The five opioid substances were subject to special scrutiny following the enactment last year of the Substance Use-Disorder Prevention that Promotes Opioid Recovery and Treatment for Patients and Communities Act (known as the SUPPORT Act), which requires the DEA to “estimate the amount of diversion of the covered substance that occurs in the United States” and “make appropriate quota reductions.”
MANUFACTURERS STOPPING PRODUCTION OF OXYCODONE
As a result, there are now manufacturers that are completely exiting the opioid market such as Mayne, Epic and Teva. An immediate issue of this market withdrawal is potential shortages in the market and definitive price increases. Whenever a manufacturer or manufacturers exit the market on a generic drug, a sharp increase in pricing immediately follows due to the decrease in market competition.
The reimbursement rates will not immediately (if ever) catch up to the price increase. This differential must be covered by someone, which will end up being the end-user/patient.
This may also lead to less access to proper treatment and medications. Patients with chronic pain requiring opioid analgesia increasingly encounter blocked access to pain control, stigma, and hostility in the health care system.
When an insurer boasts of a 25 percent reduction in total Morphine Milligram Equivalents prescribed, that could mean that some chronically ill patients have successfully been shifted to a nonaddictive form of analgesia—or that patients who badly need opiates aren’t getting them.
Opioid analgesic prescribing and related overdoses are in decline, at great cost to patients with pain who have benefited or may benefit from, but cannot access opioid analgesic therapy.

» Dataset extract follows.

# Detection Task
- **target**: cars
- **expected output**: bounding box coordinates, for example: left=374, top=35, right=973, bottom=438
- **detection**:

The negative impact of severe chronic pain is impossible to overstate. Particularly, how the negative impact of chronic pain on quality of life (QOL) is more severe than heart failure, renal failure, or major depression; it’s comparable with the QOL of patients dying of cancer.
It’s also important to note that chronic pain is second only to bipolar disorder as a medical cause of suicide. The distress, exhaustion, and hopelessness of chronic unrelieved pain can invite purposeful overdose. Death is no longer feared, but instead, becomes a welcome prospect of permanent relief from suffering and anguish.

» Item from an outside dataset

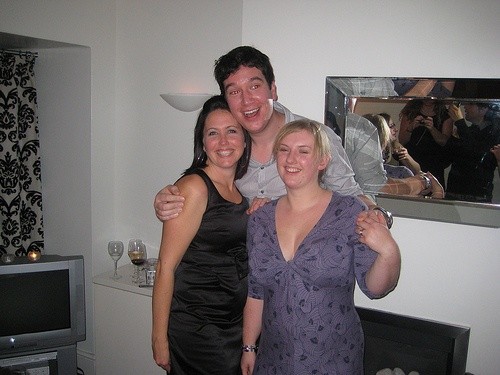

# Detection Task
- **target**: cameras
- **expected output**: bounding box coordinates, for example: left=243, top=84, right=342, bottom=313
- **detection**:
left=419, top=117, right=428, bottom=125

THERE IS NO CLEAR SOLUTION
As much as we would like to wave a magic wand or pinpoint one sweeping solution, throughout this crisis we have addicted an entire generation of people.

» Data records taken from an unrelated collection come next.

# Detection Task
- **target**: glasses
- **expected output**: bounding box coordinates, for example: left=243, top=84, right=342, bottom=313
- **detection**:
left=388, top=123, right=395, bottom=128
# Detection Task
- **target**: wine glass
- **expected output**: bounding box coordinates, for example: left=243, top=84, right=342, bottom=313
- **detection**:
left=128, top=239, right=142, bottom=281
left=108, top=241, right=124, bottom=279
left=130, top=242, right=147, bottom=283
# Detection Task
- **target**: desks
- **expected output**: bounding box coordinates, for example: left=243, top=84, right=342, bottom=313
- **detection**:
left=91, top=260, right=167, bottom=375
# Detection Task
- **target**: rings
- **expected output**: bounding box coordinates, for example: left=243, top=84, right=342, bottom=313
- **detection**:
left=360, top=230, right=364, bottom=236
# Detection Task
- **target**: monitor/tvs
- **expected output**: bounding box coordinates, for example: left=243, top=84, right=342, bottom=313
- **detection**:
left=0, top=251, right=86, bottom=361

This means any solution will likely have phases and changing the course of the opioid crisis will require a multipronged approach.
It could include implementation of screening for Opioid Use Disorder (OUD) in all relevant health care settings, improving access to medications for OUD such as methadone and buprenorphine, increasing OUD training programs at medical and nursing schools, improving access to harm-reduction services, and controlling the supply of illicit opioids.
A JAMA Network study’s findings under the Opioid Policy Model suggest that interventions targeting prescription opioid misuse such as prescription monitoring programs may have a modest effect, at best, on the number of opioid overdose deaths in the near future. But additional policy interventions are urgently needed to change the course of the epidemic.
Implementation of these strategies will require health care professionals and communities to further overcome the stigma of opioid use and OUD and to develop innovative point-of-care ways of delivering related services to those in need.